Rüdiger had a much better effort at goal in the 40th minute, firmly heading the ball into the Spanish net from a free-kick. It was a decisive finish but that was partly because the Real Madrid man had gone too early, a fact that VAR confirmed nice and quickly. The hated 1925 offside law once again rearing its pre-World War II modern head. Rüdiger even found time for another shot as the half concluded, hitting a Marco Van Basten-style volley from the right hand side of the penalty area. Two (well, maybe one and a half) legitimate attempts and a disallowed goal made Rüdiger the surprise stand-out attacker of the first half.
It was 47 enjoyable minutes of probing, prodding and special experimentation from two teams operating at a very high level. Like a knockout game in the group stage, which is essentially what it was. Spain ended the half with a possession figure of 68%, David Raum ended it with the most interceptions.
Germany had the first shot of the second half, after a loose pass from goalkeeper Unai Simon led to Joshua Kimmich squirming an effort on target, which allowed Simon to make amends. A striker in that position might have made much more of the opportunity, but the Germany squad is light on those options, as we know. Jamal Musiala continued to impress, his close control and Spain’s methods for dealing with it supplying Germany with a few set-pieces, which they proceeded to squander.
Spain had sought to solve their own lack of pure striking options by bringing on Álvaro Morata and, surprise surprise, he opened the scoring in the 62nd minute, expertly finishing a Jordi Alba wide delivery with a beautiful finish. It was only the sixth time in World Cup history that a player had scored as a substitute in successive games, and it ensured that Germany’s search for a first clean sheet in the whole of 2022 will continue. Morata has now scored eight goals at Euros and World Cups, at least twice as many as any other player for Spain since 2016. He’s better than you think he is.
Jamal Musiala, who was only seven when Spain won the World Cup in 2010, continued to carry most of Germany’s threat. In the space of 42 seconds he crafted a chance for substitute Niclas Füllkrug before getting a clear opportunity himself, forcing Unai Simon into another decent save.

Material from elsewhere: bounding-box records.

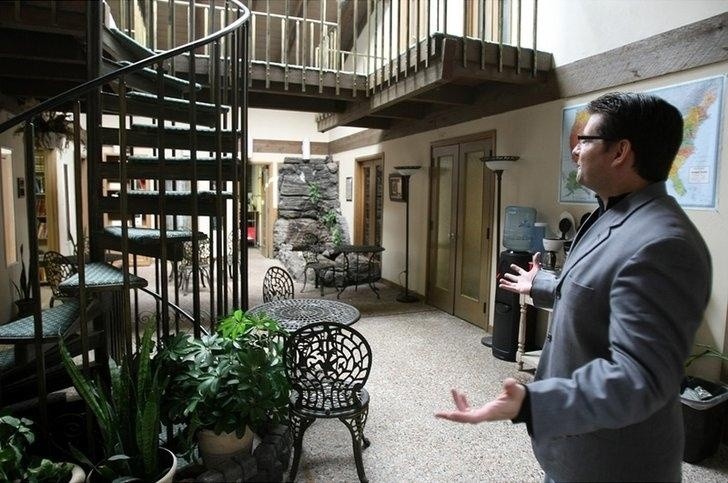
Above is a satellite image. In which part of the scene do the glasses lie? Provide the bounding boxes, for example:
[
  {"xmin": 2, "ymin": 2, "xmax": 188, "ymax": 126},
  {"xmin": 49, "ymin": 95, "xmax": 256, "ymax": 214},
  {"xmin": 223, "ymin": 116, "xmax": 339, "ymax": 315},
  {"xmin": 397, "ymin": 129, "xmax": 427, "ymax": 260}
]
[{"xmin": 575, "ymin": 132, "xmax": 616, "ymax": 148}]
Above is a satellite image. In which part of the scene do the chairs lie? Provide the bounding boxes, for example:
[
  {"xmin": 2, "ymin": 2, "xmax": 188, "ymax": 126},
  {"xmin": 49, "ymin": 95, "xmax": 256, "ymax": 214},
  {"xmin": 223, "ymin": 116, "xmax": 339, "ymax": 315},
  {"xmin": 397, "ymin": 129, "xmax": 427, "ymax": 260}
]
[
  {"xmin": 300, "ymin": 233, "xmax": 340, "ymax": 296},
  {"xmin": 43, "ymin": 251, "xmax": 77, "ymax": 308},
  {"xmin": 283, "ymin": 322, "xmax": 372, "ymax": 483},
  {"xmin": 263, "ymin": 267, "xmax": 294, "ymax": 303},
  {"xmin": 169, "ymin": 226, "xmax": 241, "ymax": 296}
]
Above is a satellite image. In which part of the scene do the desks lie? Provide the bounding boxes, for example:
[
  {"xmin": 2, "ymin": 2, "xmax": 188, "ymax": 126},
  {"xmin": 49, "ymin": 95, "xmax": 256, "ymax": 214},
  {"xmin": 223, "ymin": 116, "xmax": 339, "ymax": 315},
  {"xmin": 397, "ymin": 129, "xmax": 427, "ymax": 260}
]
[
  {"xmin": 245, "ymin": 299, "xmax": 361, "ymax": 377},
  {"xmin": 60, "ymin": 254, "xmax": 123, "ymax": 265},
  {"xmin": 333, "ymin": 245, "xmax": 385, "ymax": 299}
]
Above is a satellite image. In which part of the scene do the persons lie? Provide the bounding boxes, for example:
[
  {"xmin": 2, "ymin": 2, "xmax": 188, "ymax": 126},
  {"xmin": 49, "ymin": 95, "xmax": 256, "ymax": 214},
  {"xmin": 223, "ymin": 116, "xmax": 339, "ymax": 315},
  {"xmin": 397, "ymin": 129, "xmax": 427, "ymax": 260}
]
[{"xmin": 433, "ymin": 92, "xmax": 713, "ymax": 482}]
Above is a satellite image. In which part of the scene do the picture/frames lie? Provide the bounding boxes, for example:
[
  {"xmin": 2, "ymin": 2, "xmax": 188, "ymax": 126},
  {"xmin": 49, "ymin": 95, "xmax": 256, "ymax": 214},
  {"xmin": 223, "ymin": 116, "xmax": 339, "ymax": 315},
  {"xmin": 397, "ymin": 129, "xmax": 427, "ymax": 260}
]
[
  {"xmin": 388, "ymin": 173, "xmax": 406, "ymax": 202},
  {"xmin": 346, "ymin": 177, "xmax": 352, "ymax": 201}
]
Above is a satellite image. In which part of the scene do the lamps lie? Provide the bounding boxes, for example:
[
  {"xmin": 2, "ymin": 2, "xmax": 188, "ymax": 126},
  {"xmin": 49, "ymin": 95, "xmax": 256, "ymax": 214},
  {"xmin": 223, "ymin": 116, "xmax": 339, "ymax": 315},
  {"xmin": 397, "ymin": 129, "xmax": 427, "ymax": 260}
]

In a world of ephemeral schemers and drifting 10s, this World Cup is reminding us that actual centre-forwards are still pretty useful. Brazil have Richarlison up top, a man who has bruised his way around the Premier League for years, while Spain have looked better in both games once Morata has come on. France have enjoyed yet another bout of vintage input from Olivier Giroud and Germany saved themselves in this game via some muscular impact from Füllkrug, a Bundesliga journeyman making only his fourth appearance for his country. It was the first World Cup goal from a German substitute since Mario Götze in the 2014 and, while not as iconic a contribution, is almost as important as it means Germany still have a chance of getting through a group stage that has tormented them thus far. Füllkrug had four touches in the box in his brief cameo, more than any other Germany player in this game and four more than Thomas Müller.
The lesson is clear: hit the big man and still you have a chance.